The mass matrix $M$ in (\ref{eq:Mgen}), which is no longer symmetric
(neither hermitian), cannot be diagonalised any more by a single
unitary transformation. It is however mandatory that the
diagonalization be performed with unitary matrices in order that
the kinetic terms  stay diagonal \footnote{One recalls that the
kinetic terms satisfy $i\, \ol{(\nu_L)^c} \gamma^\mu \partial_\mu
(\nu_L)^c = i\, \ol{\nu_L} \gamma^\mu
\partial_\mu \nu_L$. \label{foot:kin}}.
One then accordingly proceeds with a bi-unitary transformation
\cite{Mohapatra}.

There exist two unitary matrices $U$ and $V$ such that
%
\begin{equation}
U^\dagger M V = D = diag(M_1,M_2).
\label{eq:bidiag}
\end{equation}
%
$U$ and $V$ diagonalize respectively the hermitian matrices $M
M^\dagger$ and $M^\dagger M$.

${\cal L}_m$ rewrites
%
\begin{equation}
{\cal L}_m = -\frac{1}{2}\; \ol{(U^T n_L)^c}\; D\; (V^\dagger n_L)
+ h.c..

*To be done:*
[a] In the excerpt on mass matrix diagonalization, what kind of transformation is used to diagonalize the mass matrix?
[b] Turn the listing, from the line containing "In this picture, would" through its final line, into a JSON list of strings with one string per line and blank lines omitted.
The listing has no connection to the excerpt on mass matrix diagonalization.

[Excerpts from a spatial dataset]

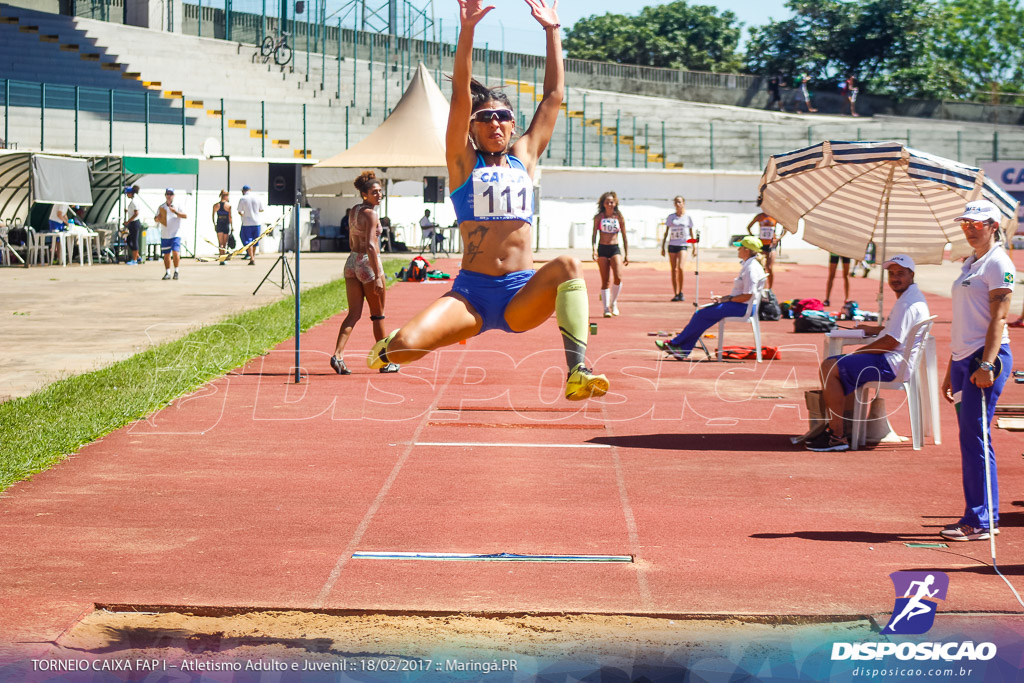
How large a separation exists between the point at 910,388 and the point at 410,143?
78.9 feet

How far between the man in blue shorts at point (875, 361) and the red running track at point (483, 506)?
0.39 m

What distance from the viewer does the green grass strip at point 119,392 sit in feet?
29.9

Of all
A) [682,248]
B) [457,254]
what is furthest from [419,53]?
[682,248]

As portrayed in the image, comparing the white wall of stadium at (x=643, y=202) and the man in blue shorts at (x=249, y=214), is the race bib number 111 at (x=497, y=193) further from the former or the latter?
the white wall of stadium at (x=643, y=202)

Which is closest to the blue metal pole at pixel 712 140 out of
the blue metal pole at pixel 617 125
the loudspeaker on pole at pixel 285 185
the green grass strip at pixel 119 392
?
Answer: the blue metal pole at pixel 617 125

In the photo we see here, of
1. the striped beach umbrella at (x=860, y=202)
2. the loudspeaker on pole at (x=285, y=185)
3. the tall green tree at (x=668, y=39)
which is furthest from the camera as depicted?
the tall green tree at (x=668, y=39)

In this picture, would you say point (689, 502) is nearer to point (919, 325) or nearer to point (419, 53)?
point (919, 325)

*Responses by task:*
[a] A bi-unitary transformation.

[b]
[
  "In this picture, would you say point (689, 502) is nearer to point (919, 325) or nearer to point (419, 53)?",
  "point (919, 325)"
]